A closer look at the data sheds some light on the problems facing all of us when it comes to practicing safer password habits:

  • 30% generate passwords using birthdates, addresses, and names of their children and pets
  • 25% only change their password when the system prompts them to, and
  • 45% believe that at least half of all company-related cyberattacks involve privileged passwords.

While fewer than half of those surveyed believe that privileged account passwords are involved in breaches, that perception is a bit off. According to Thycotic’s research, the reality is that the compromise of privileged passwords are responsible for 63% of all breaches. And of that 63%, Thycotic estimated that 30% involve IT administrators’ passwords and 10% involve the password of someone with high security clearance.

Ten-percent may not seem too bad, you have to consider that accounts with the highest security clearance can do the most damage when compromised. Thycotic estimated that financial losses due to breaches stemming from these accounts hit victim companies hardest.

Trail of breadcrumbs right to company’s backdoors

The fact that these are social network accounts shouldn’t be dismissed either. Often, these accounts can be leveraged to get access to private and personal information that could be used against the company. The other problem is that hackers can move along social networks to email accounts that are linked to those networks. And do you know how many users of your C-Suite use personal email to conduct workplace-related business? Those personal email accounts tend to have more lax security protocols than work-supplied ones, and they can lead hackers right through a company’s security measures.

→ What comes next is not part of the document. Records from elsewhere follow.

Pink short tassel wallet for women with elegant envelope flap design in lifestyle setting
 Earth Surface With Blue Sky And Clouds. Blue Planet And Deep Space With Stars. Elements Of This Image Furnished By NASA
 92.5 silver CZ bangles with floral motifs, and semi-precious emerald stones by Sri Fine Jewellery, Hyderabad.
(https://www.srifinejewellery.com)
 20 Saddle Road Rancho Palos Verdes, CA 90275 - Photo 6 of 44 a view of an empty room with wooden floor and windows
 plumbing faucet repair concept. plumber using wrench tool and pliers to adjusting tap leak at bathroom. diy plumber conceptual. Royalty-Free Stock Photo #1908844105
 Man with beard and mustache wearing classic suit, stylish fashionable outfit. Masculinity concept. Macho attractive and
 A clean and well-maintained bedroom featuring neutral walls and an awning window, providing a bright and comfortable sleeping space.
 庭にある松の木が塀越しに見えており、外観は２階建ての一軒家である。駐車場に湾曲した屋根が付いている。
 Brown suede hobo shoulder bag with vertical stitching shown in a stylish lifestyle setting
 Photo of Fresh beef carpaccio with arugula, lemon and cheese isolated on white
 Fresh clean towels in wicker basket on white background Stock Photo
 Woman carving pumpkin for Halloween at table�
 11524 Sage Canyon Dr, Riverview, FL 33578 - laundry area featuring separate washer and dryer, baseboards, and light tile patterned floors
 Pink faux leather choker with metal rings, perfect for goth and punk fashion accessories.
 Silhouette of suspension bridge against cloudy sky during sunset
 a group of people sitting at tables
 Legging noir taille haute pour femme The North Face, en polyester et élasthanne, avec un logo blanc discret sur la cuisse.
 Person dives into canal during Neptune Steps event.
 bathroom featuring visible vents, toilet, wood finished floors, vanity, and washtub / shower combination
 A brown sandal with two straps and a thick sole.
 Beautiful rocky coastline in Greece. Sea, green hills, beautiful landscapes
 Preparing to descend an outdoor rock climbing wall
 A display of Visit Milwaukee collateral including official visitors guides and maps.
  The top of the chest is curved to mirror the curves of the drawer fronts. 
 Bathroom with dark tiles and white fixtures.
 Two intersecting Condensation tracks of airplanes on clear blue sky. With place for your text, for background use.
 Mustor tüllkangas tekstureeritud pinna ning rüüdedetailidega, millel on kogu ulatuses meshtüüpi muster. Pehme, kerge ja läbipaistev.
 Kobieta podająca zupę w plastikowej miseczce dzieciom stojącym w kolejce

Not to mention, corporate social media accounts are a prime target for hackers, and when they’re hacked the resulting PR fallout can be difficult to contain.

Not to mention, if one account is compromised, it may be indicative of a much larger cybersecurity problem. Thycotic said less than 20% of IT pros were using password management vaults or tools and that they rely on those system alerts to remind themselves and users to update their passwords.

Part of the problem: Social media networks don’t prompt their users to change their passwords frequently, if at all, and typically they only require it after a major breach. And, by then, it’s usually too late for high-profile targets whose personal data has been compromised.

If anything, Thycotic’s survey told us that we’re all human and that most of us don’t like cycling through passwords. So what can be done to combat the human condition and improve your business’ cybersecurity?

Apply some pressure to users’ pain points. They don’t want hackers knowing their W2 and financial information, sure, but what about where they grew up? Or where their kids go to school? Or where they’ll be spending the weekend, or any plethora of private personal chats they’ve had with family and colleagues? Get them to practice the same safe password management techniques you’re applying at your workplace.